Absent evidence of actual causation, however, the Court must reject any suggestion that treatment for a risk factor constitutes treatment for a pre-existing condition. Where expert testimony is necessary to establish a causal link, the party bearing the burden of proof may not prevail if the expert evidence consists of testimony expressed only in terms of risk factors or various possibilities. Cleary v. Knapp Shoes, Inc., 924 F.Supp. 309, 318 (D.Mass.1996) (decision makers cannot conclude that hypertension caused plaintiff's stroke based on doctors' opinions that hypertension was risk factor for stroke); cf. Holsey v. UNUM Life Ins. Co. of Am., 944 F.Supp. 573, 579 (E.D.Mich.1996) (pre-existing condition of diabetes caused vision problems which were known complication of diabetes).

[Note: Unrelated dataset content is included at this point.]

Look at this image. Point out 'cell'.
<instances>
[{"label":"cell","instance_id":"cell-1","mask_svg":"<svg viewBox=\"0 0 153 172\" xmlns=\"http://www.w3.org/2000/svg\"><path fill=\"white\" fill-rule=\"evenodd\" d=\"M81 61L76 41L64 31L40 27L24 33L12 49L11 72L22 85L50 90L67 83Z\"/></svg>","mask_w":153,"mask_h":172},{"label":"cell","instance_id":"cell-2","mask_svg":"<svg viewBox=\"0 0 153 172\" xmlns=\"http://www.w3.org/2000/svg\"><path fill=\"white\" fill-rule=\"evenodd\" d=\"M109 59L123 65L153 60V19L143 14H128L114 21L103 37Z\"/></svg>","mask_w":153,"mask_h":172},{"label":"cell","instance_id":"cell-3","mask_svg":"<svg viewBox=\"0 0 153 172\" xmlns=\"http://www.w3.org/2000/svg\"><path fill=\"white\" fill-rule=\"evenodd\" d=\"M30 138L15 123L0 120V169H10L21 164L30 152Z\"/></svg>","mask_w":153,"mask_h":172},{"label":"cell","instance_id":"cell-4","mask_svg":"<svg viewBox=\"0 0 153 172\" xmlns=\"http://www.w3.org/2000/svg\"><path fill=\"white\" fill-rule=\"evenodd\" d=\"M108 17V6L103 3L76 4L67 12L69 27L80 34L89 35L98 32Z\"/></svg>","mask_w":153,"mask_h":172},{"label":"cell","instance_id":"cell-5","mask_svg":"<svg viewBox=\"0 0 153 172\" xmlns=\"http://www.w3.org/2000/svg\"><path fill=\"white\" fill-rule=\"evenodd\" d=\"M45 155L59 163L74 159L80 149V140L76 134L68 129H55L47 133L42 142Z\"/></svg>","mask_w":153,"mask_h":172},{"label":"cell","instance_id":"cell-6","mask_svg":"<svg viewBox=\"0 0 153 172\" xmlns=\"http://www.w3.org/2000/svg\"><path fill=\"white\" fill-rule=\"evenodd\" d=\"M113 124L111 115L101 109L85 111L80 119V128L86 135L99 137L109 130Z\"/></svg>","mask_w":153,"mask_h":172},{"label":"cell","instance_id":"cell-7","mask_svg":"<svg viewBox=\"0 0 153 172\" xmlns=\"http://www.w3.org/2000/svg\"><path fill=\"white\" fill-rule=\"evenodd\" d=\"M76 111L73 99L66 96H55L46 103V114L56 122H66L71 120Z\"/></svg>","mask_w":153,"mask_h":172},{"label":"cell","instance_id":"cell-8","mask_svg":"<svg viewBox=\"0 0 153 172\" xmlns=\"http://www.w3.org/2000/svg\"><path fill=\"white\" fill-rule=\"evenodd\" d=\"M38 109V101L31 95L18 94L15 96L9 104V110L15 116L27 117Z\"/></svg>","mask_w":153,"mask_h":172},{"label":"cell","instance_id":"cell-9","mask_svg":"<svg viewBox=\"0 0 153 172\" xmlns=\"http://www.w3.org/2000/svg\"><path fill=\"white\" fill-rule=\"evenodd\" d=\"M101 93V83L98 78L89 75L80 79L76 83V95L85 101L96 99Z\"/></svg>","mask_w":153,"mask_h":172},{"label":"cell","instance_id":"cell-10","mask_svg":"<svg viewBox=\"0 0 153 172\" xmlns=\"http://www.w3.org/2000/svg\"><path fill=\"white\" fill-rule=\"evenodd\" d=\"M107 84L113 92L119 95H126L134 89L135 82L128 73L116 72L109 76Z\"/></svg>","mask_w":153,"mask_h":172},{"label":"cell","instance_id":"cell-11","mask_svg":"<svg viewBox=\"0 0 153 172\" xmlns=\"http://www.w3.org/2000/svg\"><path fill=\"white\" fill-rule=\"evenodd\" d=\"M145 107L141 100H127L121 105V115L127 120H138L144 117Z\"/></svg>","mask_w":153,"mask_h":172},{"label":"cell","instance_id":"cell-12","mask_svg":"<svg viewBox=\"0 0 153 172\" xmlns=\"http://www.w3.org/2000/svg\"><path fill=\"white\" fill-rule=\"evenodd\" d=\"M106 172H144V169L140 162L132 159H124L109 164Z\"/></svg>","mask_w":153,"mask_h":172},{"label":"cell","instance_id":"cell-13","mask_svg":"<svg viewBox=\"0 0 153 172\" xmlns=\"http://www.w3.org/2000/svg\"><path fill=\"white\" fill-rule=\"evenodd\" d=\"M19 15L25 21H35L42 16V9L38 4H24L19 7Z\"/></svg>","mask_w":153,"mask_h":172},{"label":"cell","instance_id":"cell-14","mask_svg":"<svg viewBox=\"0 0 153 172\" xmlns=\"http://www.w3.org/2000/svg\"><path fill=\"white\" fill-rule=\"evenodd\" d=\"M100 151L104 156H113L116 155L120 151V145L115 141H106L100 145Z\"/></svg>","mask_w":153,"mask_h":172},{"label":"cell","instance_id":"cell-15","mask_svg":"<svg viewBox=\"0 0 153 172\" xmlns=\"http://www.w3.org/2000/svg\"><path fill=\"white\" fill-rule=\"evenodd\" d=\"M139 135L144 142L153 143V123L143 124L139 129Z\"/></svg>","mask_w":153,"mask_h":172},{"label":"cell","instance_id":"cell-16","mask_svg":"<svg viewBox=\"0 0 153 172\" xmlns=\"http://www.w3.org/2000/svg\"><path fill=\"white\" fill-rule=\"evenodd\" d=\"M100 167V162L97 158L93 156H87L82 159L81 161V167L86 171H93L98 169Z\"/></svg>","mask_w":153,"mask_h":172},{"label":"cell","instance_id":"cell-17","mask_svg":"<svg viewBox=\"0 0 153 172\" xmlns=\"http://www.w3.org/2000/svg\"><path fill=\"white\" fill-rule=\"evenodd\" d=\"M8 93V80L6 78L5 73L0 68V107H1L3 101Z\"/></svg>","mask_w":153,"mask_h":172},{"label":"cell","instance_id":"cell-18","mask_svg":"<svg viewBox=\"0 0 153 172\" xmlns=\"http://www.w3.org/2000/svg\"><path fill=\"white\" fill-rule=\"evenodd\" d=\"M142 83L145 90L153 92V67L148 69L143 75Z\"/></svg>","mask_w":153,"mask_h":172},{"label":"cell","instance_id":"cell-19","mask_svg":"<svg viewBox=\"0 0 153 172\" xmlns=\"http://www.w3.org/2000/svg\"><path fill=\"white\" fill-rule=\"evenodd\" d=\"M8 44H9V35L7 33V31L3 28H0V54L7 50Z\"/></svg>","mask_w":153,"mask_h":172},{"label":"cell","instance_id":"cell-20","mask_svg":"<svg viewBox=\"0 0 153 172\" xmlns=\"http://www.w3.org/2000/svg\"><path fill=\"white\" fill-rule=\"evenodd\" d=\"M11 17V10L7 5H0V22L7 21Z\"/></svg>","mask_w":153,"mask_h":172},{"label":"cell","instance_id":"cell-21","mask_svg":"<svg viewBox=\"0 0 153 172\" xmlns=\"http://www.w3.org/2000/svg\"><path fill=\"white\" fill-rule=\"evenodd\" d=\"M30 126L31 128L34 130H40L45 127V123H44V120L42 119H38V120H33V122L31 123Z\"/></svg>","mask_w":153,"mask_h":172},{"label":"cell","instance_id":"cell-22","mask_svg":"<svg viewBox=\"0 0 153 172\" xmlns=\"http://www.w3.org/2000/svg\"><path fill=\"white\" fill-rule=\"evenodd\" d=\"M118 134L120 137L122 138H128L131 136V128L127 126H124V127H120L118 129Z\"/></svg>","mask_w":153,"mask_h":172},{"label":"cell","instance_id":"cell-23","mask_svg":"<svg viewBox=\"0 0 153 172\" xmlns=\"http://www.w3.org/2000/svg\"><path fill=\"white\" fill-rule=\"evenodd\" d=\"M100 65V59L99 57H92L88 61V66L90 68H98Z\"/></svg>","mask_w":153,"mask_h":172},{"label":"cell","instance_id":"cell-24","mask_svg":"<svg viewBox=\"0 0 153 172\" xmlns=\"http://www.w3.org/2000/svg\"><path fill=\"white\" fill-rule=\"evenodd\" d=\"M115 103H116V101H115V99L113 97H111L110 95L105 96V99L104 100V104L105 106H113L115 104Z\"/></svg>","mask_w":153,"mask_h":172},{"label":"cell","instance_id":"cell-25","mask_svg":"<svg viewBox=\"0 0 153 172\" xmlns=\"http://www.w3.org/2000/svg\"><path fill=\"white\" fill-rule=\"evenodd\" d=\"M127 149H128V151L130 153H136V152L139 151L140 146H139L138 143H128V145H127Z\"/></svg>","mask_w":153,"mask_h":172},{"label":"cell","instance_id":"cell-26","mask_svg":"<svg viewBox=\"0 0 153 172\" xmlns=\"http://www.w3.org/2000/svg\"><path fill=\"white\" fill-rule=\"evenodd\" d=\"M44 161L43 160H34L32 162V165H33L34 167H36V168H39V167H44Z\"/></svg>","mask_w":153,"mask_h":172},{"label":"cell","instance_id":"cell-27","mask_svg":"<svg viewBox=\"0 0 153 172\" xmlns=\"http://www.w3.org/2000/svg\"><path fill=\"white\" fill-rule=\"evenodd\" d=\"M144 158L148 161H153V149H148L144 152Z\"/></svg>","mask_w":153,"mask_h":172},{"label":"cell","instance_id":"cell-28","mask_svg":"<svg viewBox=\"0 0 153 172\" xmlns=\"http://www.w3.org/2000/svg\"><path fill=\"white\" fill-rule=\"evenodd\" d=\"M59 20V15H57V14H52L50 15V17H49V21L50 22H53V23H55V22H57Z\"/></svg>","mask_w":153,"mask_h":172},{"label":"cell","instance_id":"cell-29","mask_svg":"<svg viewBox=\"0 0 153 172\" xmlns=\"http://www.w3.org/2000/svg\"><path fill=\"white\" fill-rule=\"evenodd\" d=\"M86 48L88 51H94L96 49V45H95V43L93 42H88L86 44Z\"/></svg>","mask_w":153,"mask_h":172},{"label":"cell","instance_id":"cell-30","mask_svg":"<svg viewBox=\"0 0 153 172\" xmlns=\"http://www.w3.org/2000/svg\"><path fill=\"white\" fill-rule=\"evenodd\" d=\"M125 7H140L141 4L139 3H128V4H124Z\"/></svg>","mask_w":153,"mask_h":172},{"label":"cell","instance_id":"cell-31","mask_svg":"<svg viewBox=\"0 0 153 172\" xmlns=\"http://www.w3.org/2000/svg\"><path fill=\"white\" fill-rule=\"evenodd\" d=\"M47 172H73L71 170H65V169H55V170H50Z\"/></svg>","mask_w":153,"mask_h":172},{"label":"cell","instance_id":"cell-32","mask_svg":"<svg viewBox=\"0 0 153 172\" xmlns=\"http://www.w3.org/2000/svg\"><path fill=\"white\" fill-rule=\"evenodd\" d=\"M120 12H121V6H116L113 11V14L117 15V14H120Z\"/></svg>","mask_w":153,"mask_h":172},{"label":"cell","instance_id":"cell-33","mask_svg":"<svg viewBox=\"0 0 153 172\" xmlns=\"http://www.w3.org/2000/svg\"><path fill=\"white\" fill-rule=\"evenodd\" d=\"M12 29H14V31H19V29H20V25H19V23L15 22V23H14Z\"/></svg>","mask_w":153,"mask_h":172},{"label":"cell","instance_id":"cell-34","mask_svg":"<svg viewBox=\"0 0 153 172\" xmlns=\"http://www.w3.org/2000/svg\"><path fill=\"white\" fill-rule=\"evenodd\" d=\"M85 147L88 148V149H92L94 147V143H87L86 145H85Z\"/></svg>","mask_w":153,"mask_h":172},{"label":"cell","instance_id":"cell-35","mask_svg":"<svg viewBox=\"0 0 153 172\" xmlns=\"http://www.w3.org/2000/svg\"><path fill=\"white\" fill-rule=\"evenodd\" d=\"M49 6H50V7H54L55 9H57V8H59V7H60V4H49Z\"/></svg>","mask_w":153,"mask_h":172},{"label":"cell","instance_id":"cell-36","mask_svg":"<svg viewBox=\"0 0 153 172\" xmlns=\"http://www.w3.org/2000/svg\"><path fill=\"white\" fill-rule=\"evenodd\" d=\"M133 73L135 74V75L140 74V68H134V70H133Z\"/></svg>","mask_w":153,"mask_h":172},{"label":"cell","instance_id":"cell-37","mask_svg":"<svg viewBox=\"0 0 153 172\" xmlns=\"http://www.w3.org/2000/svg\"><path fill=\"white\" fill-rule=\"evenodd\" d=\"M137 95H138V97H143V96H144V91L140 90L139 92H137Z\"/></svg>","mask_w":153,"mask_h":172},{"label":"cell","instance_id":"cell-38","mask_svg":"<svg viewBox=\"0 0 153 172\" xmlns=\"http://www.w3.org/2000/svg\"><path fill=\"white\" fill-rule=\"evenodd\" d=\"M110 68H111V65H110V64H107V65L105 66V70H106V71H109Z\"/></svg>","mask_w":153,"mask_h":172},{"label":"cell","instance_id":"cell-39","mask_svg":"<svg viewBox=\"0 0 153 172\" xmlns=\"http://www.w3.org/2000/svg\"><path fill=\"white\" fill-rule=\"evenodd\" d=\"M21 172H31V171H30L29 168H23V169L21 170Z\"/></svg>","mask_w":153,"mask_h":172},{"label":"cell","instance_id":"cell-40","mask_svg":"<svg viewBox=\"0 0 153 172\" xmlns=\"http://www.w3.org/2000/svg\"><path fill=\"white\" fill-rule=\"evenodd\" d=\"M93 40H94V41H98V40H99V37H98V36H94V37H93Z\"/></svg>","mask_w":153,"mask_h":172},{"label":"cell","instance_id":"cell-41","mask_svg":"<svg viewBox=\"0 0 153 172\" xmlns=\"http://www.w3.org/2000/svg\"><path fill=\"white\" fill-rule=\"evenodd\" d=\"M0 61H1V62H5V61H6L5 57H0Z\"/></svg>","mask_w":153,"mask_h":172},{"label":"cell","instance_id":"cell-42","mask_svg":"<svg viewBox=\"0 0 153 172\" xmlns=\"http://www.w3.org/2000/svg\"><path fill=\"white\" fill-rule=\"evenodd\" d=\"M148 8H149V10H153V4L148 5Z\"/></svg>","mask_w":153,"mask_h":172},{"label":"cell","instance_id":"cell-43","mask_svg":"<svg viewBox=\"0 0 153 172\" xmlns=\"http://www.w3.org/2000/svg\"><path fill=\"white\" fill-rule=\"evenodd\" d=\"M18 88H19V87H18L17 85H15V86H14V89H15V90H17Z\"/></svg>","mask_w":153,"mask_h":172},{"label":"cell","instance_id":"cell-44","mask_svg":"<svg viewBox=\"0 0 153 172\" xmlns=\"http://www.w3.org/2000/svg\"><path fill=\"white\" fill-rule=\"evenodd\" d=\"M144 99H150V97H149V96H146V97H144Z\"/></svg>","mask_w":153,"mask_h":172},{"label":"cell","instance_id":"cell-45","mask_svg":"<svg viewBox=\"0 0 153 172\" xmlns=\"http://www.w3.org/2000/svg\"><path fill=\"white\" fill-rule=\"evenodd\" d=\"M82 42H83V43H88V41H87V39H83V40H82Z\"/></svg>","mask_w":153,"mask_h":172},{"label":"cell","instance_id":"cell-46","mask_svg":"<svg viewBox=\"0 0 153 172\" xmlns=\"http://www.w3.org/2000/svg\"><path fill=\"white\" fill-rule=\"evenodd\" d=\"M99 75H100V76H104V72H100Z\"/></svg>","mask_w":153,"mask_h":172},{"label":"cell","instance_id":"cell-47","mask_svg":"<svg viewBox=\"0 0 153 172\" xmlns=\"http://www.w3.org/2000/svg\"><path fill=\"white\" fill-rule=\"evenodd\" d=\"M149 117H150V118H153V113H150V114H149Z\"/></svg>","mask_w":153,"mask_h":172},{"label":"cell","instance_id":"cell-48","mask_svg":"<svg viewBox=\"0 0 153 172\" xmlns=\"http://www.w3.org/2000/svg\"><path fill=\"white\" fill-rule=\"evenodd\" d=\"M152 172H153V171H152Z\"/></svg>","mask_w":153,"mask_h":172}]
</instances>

Based on the teachings of modern medicine, every human being is a walking, talking aggregation of risk factors (and also protective factors) for a host of maladies. Nearly everyone who is over a certain age and is treated by a primary care physician takes medication and makes life-style changes to mitigate all manner of risk factors.
Risk factors are not proxies for pre-existing conditions under the language of this policy exclusion. In denying plaintiff's claim in the first instance, Unum had no evidence that plaintiff's atrial fibrillation or hypertension caused his stroke. On appeal, Unum relied on an opinion by Lambrew, a tainted, highly paid Unum contractor who rendered his opinion in response to leading questions and discounted physical test results. In applying his opinion, Unum adopted an arbitrary and capricious interpretation of the policy definition of “pre-existing condition.” For all of the reasons set forth above, the Court finds that Unum abused its discretion in denying plaintiff's disability claim.
IT IS THEREFORE ORDERED that Plaintiff's Motion For Summary Judgment (Doc. # 66) filed January 20, 2104 be and hereby is SUSTAINED.
IT IS FURTHER ORDERED that Defendants' Motion For Summary Judgment (Doc. # 67), filed January 20, 2014 be and hereby is OVERRULED.
IT IS FURTHER ORDERED that Defendants' Motion For Leave To File Sur–Reply In Opposition To Plaintiff's Reply In Support Of Motion For Summary Judgment (Doc. # 81) filed March 14, 2014 be and hereby is SUSTAINED.
IT IS FURTHER ORDERED that Defendants' Motion For Leave To File Notice Of Supplemental Authority (Doc. # 88) filed August 14, 2014 be and hereby is SUSTAINED.